* Written exercise: Copy out the lines from the one with "What is the measurable" through the end of the entries, putting "stone slab" in place of "sandstone block" and changing nothing else.

....................

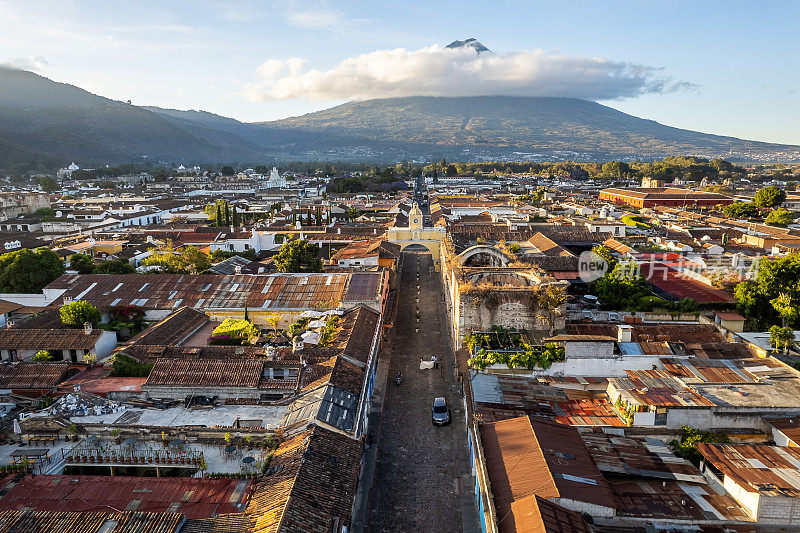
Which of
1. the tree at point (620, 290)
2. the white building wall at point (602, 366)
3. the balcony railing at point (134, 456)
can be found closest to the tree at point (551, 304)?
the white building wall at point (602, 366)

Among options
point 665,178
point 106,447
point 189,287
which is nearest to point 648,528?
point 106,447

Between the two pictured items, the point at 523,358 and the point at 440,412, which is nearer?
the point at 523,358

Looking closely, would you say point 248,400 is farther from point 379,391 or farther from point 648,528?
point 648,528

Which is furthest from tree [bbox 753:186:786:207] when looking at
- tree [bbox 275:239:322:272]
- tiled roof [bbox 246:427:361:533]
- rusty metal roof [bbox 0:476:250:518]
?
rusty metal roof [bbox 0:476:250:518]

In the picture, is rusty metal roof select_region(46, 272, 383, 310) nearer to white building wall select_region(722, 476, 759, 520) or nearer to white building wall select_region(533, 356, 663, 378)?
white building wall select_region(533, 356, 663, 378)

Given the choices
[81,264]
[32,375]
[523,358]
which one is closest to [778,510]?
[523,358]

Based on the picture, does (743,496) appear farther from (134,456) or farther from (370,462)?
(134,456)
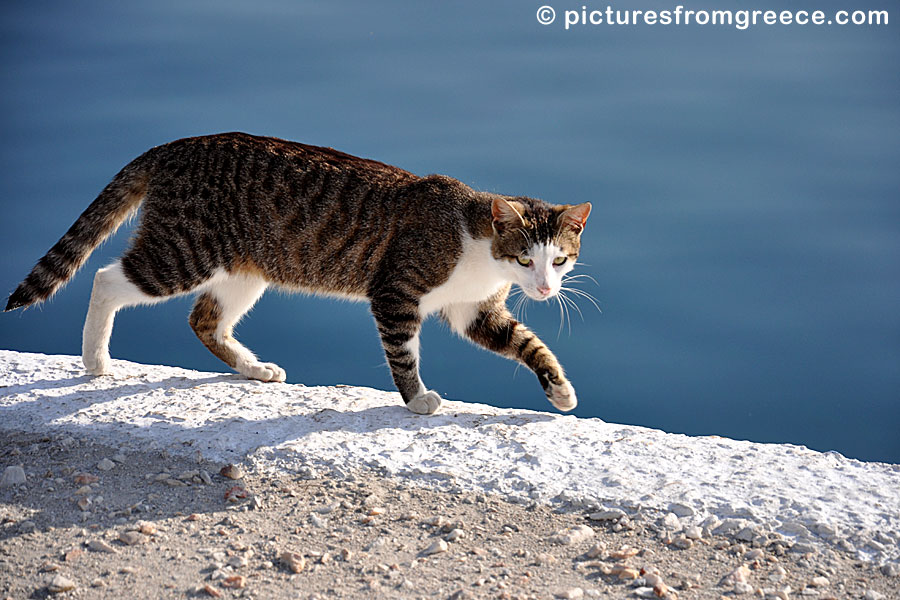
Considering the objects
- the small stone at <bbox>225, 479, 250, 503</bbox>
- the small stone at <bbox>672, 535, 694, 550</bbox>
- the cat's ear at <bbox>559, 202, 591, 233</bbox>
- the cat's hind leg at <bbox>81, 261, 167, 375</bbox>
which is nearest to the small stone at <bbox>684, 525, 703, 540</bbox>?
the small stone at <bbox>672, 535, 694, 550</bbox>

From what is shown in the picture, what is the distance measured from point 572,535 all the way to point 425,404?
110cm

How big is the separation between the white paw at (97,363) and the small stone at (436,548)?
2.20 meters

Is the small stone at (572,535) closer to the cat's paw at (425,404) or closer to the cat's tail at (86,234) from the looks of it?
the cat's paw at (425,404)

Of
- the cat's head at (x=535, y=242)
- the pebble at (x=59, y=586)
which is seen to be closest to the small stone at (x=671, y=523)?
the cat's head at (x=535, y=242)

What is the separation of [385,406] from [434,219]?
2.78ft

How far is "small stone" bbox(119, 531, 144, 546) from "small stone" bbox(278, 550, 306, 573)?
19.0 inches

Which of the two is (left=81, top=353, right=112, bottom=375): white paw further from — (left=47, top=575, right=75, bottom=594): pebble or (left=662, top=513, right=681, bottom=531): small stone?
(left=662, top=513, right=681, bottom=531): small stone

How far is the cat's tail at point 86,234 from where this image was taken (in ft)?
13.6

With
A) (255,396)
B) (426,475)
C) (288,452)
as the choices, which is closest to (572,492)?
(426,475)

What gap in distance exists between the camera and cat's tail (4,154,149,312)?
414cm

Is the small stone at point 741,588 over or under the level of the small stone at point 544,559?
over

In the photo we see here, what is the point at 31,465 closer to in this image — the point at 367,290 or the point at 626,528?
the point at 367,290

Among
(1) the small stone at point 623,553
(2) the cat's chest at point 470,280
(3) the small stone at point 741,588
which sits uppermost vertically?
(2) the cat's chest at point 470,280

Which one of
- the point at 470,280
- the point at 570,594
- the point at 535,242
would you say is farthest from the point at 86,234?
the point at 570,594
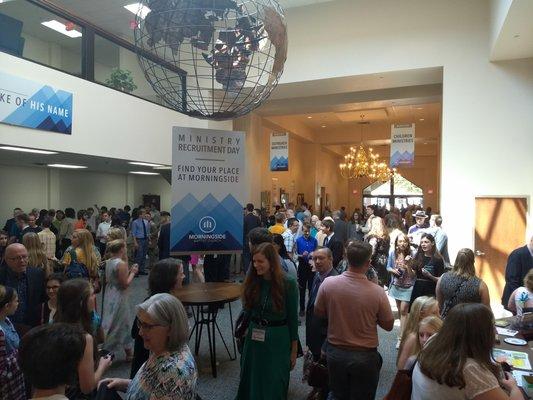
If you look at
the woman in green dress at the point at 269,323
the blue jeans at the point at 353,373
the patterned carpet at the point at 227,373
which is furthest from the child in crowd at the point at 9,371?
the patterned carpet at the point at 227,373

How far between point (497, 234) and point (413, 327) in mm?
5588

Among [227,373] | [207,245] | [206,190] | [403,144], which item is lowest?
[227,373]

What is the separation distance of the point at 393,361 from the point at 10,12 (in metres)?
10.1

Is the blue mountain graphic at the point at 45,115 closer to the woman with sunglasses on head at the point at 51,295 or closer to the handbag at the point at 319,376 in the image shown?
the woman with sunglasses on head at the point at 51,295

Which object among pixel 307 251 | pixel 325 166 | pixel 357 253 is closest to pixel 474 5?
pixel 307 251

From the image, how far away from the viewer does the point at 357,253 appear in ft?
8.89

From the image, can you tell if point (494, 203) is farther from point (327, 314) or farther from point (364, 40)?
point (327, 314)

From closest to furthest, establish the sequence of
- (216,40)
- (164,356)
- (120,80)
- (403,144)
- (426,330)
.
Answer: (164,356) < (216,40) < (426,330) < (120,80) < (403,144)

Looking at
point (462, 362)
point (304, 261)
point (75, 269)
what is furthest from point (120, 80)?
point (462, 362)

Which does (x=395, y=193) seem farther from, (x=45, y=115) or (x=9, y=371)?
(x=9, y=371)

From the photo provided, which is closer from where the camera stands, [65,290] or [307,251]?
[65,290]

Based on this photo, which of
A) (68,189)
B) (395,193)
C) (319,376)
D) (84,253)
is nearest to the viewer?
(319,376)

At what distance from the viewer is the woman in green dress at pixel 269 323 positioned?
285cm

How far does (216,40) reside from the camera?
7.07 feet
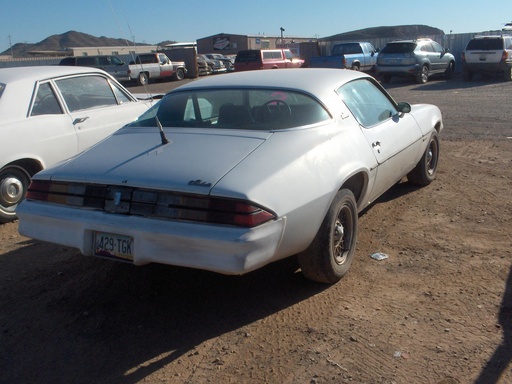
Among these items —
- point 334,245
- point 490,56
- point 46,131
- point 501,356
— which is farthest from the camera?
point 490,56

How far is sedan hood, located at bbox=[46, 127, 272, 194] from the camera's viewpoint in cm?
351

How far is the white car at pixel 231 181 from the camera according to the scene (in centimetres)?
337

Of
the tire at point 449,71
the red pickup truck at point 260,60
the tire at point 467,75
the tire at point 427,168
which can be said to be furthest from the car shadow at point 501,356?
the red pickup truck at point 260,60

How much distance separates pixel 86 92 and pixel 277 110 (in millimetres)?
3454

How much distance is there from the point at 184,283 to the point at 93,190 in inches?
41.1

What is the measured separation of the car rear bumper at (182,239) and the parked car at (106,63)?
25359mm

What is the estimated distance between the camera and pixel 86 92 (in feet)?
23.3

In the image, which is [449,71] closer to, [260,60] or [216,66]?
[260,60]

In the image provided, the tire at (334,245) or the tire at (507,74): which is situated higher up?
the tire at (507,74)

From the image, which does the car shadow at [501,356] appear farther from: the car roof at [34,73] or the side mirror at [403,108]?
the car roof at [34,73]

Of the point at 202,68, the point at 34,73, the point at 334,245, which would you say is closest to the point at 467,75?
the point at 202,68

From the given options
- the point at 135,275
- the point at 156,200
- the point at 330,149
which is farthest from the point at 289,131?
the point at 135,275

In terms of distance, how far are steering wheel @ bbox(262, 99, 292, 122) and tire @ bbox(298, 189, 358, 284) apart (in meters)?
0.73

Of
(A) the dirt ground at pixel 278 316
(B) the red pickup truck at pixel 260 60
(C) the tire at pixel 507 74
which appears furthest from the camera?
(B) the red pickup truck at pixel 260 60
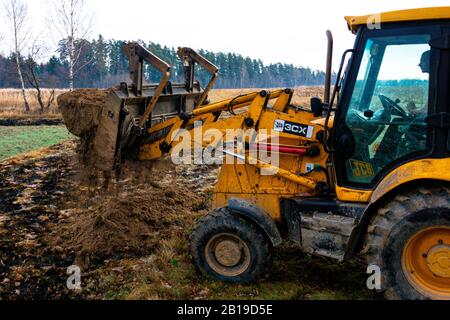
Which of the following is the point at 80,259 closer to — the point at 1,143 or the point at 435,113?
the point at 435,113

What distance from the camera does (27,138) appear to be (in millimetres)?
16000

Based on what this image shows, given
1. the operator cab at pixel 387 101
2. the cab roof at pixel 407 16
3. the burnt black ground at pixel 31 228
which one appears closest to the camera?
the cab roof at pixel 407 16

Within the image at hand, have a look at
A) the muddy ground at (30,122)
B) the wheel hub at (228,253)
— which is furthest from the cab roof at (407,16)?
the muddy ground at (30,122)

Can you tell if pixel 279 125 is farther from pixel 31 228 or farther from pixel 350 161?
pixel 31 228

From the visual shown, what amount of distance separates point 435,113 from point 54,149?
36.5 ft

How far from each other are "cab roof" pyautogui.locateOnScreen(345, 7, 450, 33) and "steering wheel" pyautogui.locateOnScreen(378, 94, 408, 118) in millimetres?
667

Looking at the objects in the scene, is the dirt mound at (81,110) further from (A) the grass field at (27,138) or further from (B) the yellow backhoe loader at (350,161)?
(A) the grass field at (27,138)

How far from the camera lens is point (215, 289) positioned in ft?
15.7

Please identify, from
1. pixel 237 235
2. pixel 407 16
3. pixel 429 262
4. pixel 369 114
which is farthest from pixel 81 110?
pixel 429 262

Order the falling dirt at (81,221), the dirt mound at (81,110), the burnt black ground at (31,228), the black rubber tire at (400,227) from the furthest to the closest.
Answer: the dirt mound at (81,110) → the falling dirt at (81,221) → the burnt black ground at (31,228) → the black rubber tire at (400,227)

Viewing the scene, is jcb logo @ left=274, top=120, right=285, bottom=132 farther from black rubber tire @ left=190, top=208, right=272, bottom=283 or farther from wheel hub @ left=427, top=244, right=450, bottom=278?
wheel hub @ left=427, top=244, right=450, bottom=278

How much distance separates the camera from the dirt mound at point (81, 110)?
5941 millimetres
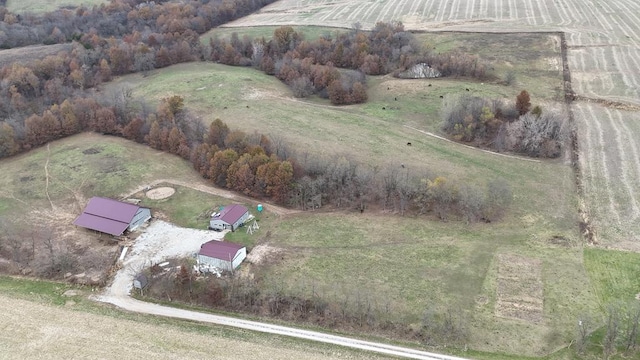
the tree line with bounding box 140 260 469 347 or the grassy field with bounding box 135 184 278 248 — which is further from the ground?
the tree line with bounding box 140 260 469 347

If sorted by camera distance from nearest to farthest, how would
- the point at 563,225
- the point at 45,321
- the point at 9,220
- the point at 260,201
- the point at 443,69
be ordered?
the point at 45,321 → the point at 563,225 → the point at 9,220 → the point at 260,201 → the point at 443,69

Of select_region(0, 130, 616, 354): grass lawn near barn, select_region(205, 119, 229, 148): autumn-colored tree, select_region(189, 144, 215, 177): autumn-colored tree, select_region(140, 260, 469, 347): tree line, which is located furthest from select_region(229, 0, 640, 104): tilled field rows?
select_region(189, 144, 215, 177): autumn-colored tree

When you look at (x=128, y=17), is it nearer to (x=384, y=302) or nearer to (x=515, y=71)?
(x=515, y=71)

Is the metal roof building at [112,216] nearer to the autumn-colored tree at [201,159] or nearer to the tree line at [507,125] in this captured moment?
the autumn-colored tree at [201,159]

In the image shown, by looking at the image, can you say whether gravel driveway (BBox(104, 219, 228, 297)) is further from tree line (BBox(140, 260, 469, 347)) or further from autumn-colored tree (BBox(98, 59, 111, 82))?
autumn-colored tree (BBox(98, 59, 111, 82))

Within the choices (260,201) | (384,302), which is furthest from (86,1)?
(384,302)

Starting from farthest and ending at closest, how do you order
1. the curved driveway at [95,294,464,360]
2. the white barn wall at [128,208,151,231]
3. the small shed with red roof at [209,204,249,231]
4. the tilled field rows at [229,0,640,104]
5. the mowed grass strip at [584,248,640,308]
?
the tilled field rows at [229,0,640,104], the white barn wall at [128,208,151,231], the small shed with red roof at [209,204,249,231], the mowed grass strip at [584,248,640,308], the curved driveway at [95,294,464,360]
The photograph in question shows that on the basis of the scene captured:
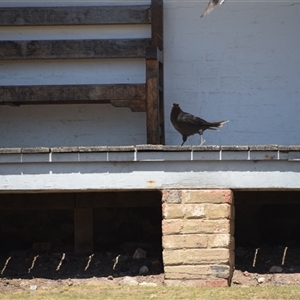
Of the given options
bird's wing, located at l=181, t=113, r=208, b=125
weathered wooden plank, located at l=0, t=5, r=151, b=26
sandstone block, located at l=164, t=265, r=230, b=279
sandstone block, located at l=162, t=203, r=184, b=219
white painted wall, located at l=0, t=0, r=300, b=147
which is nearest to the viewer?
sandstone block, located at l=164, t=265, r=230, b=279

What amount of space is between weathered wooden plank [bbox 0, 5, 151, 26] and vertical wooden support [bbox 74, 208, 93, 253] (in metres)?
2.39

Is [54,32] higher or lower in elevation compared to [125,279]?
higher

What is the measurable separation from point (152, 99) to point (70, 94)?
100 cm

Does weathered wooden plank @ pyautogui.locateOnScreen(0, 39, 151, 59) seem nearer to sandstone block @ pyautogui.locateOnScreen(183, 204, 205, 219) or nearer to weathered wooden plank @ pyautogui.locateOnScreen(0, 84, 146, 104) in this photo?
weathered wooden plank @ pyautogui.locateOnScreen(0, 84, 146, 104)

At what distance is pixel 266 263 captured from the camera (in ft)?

....................

* Problem solution:
What is the measurable separation from point (152, 99) to point (70, 94)?
100 cm

Does weathered wooden plank @ pyautogui.locateOnScreen(0, 39, 151, 59) seem nearer to stone slab @ pyautogui.locateOnScreen(183, 204, 205, 219) or nearer to weathered wooden plank @ pyautogui.locateOnScreen(0, 84, 146, 104) in this photo?
weathered wooden plank @ pyautogui.locateOnScreen(0, 84, 146, 104)

At what distance is pixel 266 263 captured from the camera (in ft)?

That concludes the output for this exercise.